El nombre «Jueves Santo» proviene del nórdico y puede traducirse como Jueves de Purificación. Entonces podremos recordar más fácilmente que fue hoy cuando Jesús lavó los pies de sus discípulos y distribuyó la Cena del Señor para que los discípulos quedaran limpios espiritualmente.
«El que está bañado no necesita lavarse nada más que los pies, al fin y al cabo está limpio». (Juan 13:10)
La fiesta con los discípulos
Para celebrar el éxodo de los judíos de Egipto, Jesús se reunió con sus discípulos para comer la cena de Pascua. Durante la comida, Jesús instituyó la Cena del Señor. Cena es una palabra antigua para referirse a la cena.
Sin embargo, lo que hace especial esta cena son las promesas que Jesús le atribuye. Cuando Jesús toma el pan, dice: «Esto es mi cuerpo, que fue entregado por vosotros» (Lucas 22:19). Después toma el vino y dice «esta es mi sangre, la sangre de la nueva alianza, que por muchos es derramada para perdón de los pecados» (Mateo 26,28).
Gracia a través de la Eucaristía
La Cena del Señor es, por tanto, un medio de gracia.
Cuando hoy celebramos la Cena del Señor, Jesús está presente y nos da su perdón, gracia y vida eterna. Quien cree en estas promesas queda limpio.
Al comer el cuerpo de Jesús y beber la sangre de Jesús, se nos hace visible que la salvación es completamente gratuita. Pero también se hace visible que se requiere más de Dios para darnos perdón que solo un apretón de manos y una promesa.
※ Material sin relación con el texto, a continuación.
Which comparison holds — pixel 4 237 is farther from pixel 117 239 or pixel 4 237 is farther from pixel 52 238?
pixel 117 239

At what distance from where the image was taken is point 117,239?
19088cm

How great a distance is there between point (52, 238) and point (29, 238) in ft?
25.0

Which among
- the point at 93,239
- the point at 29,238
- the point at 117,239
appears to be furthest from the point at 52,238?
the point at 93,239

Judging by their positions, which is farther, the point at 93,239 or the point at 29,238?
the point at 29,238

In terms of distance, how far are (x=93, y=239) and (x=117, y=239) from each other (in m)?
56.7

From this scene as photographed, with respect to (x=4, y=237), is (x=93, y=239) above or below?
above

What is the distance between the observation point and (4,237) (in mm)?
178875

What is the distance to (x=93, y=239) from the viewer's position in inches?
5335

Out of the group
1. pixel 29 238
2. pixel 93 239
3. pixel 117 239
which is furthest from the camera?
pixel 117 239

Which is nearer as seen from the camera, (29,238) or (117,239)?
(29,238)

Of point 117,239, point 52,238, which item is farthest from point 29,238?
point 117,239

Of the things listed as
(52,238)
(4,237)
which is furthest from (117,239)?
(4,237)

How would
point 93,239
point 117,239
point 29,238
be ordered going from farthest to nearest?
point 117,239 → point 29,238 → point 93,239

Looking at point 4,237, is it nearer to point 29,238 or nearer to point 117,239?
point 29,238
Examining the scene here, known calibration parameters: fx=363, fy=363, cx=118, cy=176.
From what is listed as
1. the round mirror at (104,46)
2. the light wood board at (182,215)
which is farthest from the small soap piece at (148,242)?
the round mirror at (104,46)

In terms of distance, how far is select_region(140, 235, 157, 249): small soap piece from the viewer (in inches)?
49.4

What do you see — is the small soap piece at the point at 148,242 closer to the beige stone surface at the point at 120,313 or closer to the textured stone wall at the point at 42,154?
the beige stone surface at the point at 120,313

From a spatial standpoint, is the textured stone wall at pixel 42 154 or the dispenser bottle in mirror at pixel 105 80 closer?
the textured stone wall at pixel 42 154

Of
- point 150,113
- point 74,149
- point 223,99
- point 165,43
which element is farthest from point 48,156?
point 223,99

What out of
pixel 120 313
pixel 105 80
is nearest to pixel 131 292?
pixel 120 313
La salvación le costó la vida a Jesús.
“Porque sabéis que no con cosas corruptibles, ni con plata ni con oro, fuisteis redimidos del mal camino heredado de los padres, sino con la sangre preciosa de Cristo, como sangre de un cordero sin mancha y sin mancha. » (1 Pedro 1,18-19)
Jesús lava los pies de los discípulos.
Antes de la Última Cena, Jesús se levanta para lavar los pies de los discípulos. En aquella época era una cortesía común lavar los pies de los invitados. Sin embargo, sólo los esclavos se encargaban de ello. Por lo tanto, Pedro protestó cuando Jesús se inclinó para lavarle los pies.
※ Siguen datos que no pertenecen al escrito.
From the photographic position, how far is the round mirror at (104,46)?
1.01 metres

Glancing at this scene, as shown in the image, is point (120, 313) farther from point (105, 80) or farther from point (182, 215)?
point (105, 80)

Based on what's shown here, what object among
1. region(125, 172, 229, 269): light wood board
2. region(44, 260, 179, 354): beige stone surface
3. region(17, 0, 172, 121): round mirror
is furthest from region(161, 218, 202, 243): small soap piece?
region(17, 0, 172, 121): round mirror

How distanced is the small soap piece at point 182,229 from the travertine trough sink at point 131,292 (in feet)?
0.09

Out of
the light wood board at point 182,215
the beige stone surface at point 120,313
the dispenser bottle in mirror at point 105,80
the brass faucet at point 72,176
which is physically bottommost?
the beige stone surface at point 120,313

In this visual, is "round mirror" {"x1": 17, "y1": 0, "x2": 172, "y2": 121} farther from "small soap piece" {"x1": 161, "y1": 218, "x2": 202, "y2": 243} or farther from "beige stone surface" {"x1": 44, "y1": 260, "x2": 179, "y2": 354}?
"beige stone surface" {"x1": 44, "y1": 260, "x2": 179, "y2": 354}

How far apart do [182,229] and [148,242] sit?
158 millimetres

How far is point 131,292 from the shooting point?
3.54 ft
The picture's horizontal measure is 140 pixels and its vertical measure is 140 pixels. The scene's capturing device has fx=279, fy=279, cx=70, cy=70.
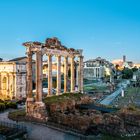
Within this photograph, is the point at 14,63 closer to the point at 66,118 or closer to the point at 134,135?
the point at 66,118

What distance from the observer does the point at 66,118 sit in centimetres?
3312

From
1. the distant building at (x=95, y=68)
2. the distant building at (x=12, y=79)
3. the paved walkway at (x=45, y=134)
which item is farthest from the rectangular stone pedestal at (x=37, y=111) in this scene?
the distant building at (x=95, y=68)

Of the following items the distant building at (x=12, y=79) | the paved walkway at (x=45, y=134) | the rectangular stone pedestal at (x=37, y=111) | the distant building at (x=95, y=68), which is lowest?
the paved walkway at (x=45, y=134)

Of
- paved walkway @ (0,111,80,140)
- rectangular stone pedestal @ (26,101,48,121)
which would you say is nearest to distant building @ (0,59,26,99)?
rectangular stone pedestal @ (26,101,48,121)

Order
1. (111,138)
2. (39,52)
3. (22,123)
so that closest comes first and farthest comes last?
(111,138), (22,123), (39,52)

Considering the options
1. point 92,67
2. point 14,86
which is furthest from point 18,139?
point 92,67

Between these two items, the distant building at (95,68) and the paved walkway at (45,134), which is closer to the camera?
the paved walkway at (45,134)

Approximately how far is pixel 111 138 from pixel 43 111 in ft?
29.3

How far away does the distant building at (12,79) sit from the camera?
6306cm

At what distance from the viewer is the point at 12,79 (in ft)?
208

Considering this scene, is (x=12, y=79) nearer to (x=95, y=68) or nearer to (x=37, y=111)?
(x=37, y=111)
Somos servidos por Jesús. Estamos siendo limpiados. Es un regalo que recibimos.
No importa cuán incomprensible sería hoy que Jesús nos lavara los pies, esto es exactamente lo que significa ser cristiano. Somos servidos por Jesús. Estamos siendo limpiados. Es un regalo que recibimos.
Cuando Jesús le explica a Pedro que es necesario lavarse para poder tener comunión con Jesús, Pedro le pide a Jesús no sólo que le lave los pies, «sino también las manos y la cabeza» (Juan 13:9). Jesús responde entonces que «el que ha sido bañado no necesita lavarse más que los pies, porque está completamente limpio» (versículo 10). La respuesta es simbólica.
Limpieza de nuestros pecados
Jesús dice que desde que Pedro se convirtió, no necesita un nuevo lavado completo cada día, pero sí el arrepentimiento diario.
Como salvo, uno ya se ha bañado y lavado, pero aún nos falta lavar la suciedad diaria que tenemos bajo nuestros pies. Por eso tenemos que lavar nuestros pecados diarios.
El perdón de nuestros pecados es crucial en el camino de la salvación hacia la vida eterna. Jesús dice que «el que come mi carne y bebe mi sangre tiene vida eterna» (Juan 6:54). Si «confesamos nuestros pecados, él es fiel y justo, por eso nos perdona nuestros pecados y nos limpia de toda maldad» (1 Juan 1,9).
En la Cena del Señor sucede lo que Dios nos promete. Dios nos perdona y establece su residencia en nosotros.